▶ _Goal of the exercise_: Where a line contains the word "name", copy that line from the records below.

▶ _Records for this task_:

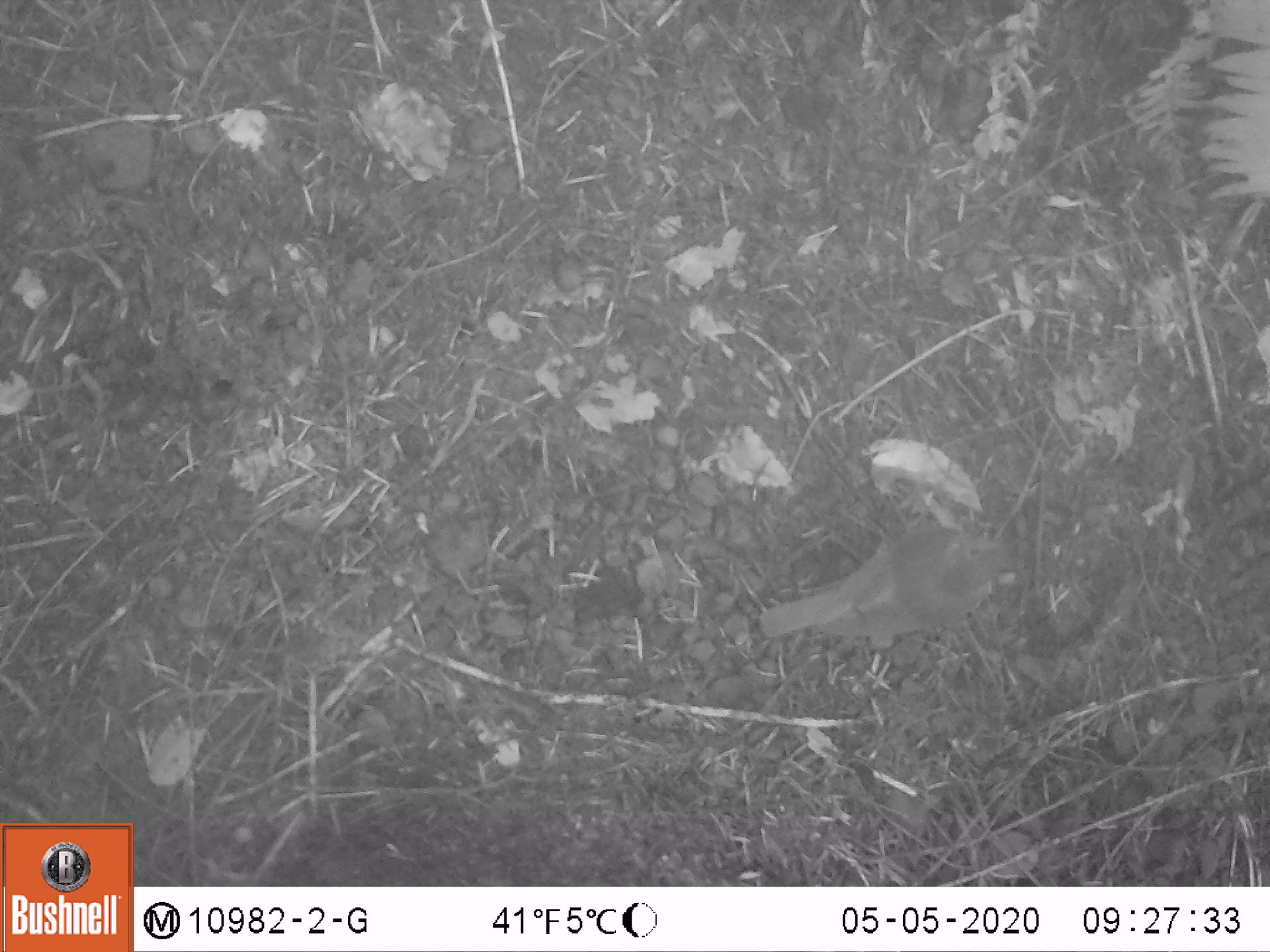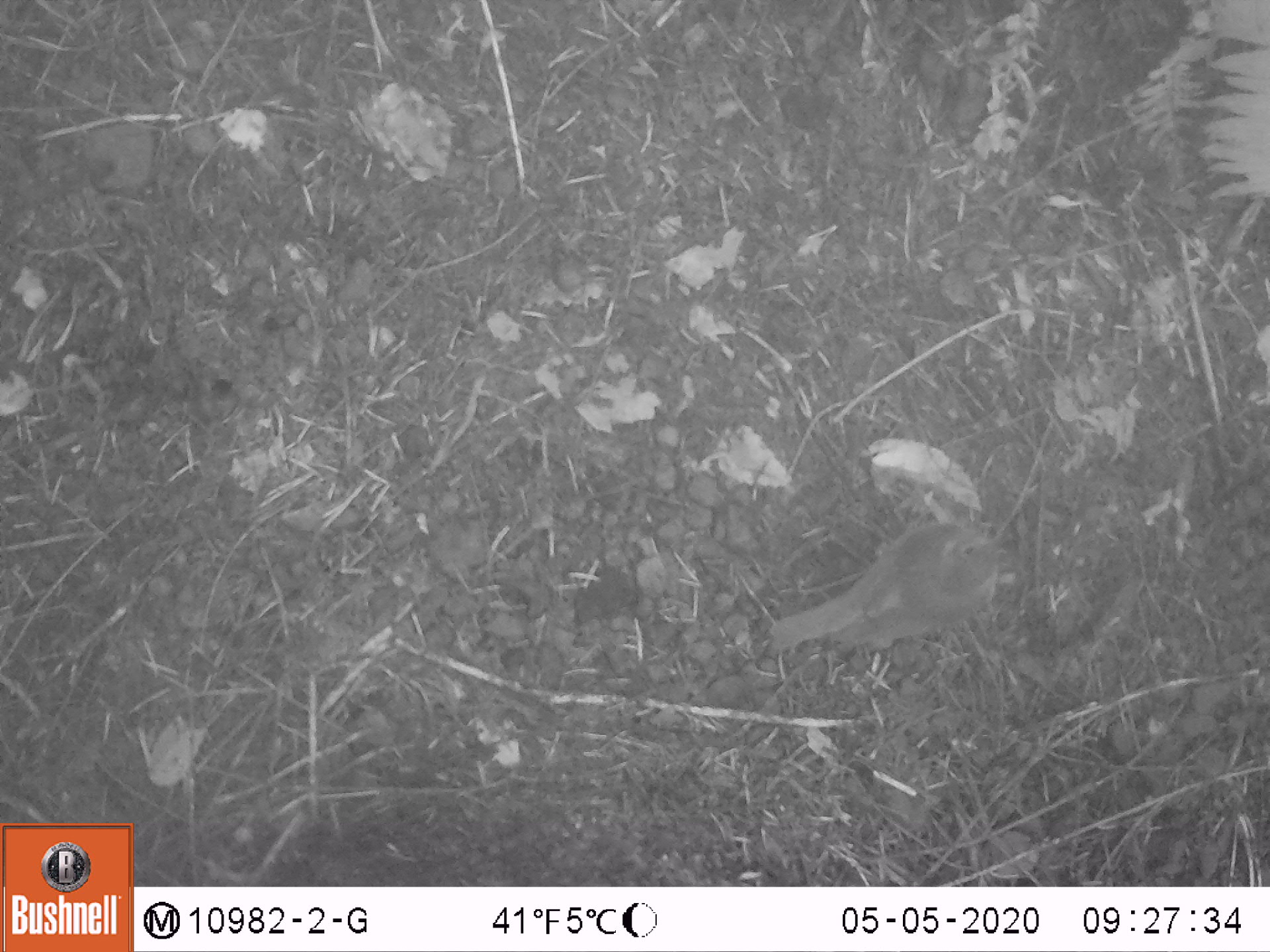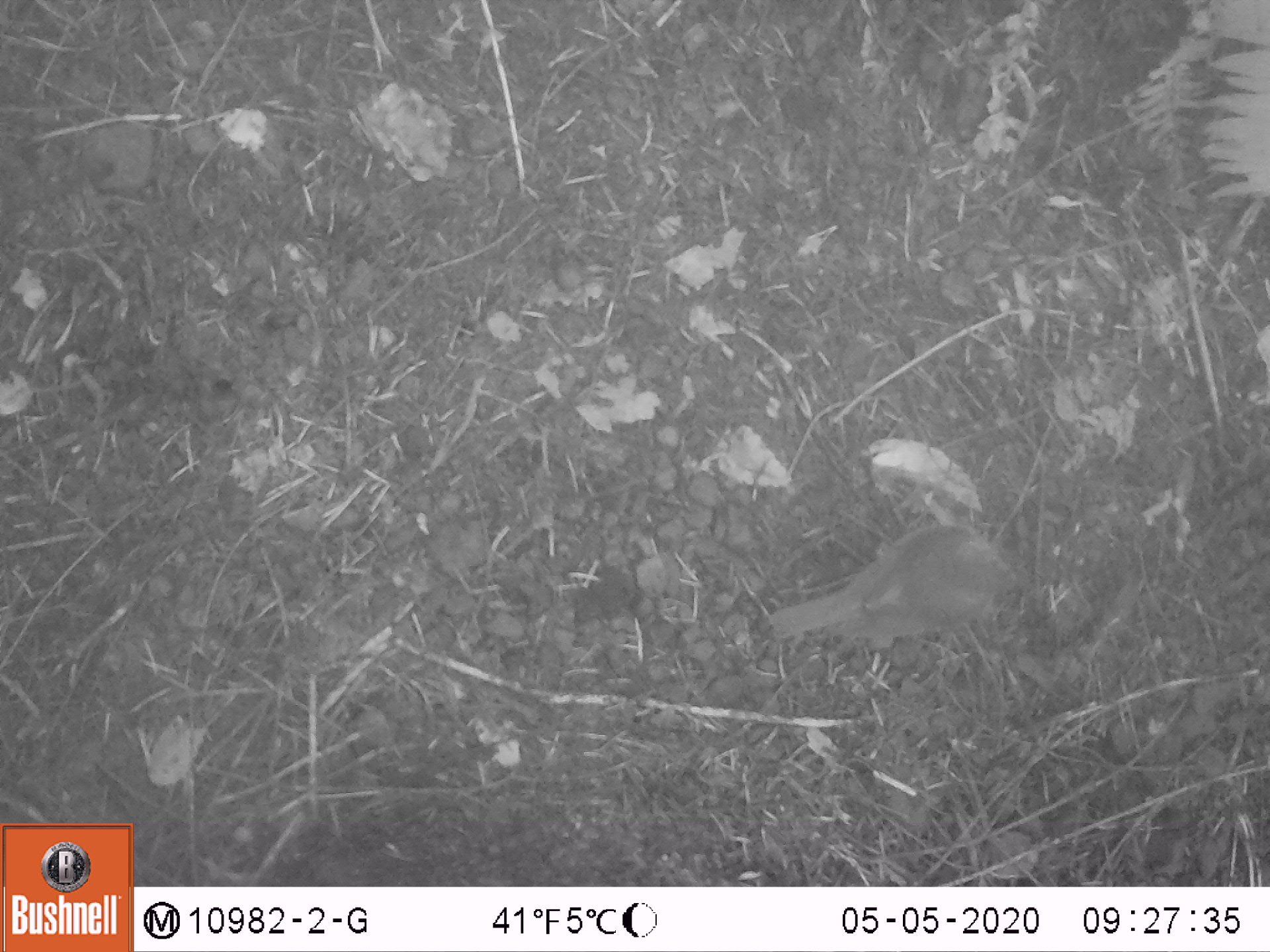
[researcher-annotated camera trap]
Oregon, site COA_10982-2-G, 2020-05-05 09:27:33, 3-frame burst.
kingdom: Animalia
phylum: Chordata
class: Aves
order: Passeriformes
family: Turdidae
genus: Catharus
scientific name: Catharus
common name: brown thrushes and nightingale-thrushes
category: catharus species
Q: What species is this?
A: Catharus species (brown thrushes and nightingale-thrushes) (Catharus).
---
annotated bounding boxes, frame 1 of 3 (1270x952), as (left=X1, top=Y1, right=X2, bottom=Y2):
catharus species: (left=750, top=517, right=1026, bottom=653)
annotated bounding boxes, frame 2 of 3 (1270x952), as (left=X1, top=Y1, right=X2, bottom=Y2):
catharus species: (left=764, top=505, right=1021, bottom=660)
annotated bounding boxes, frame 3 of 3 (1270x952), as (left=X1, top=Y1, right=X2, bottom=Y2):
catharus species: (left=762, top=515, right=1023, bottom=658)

==

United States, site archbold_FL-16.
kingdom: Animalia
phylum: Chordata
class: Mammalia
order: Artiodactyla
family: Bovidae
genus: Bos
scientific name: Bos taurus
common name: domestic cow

▶ _Written solution_:
scientific name: Catharus
common name: brown thrushes and nightingale-thrushes
scientific name: Bos taurus
common name: domestic cow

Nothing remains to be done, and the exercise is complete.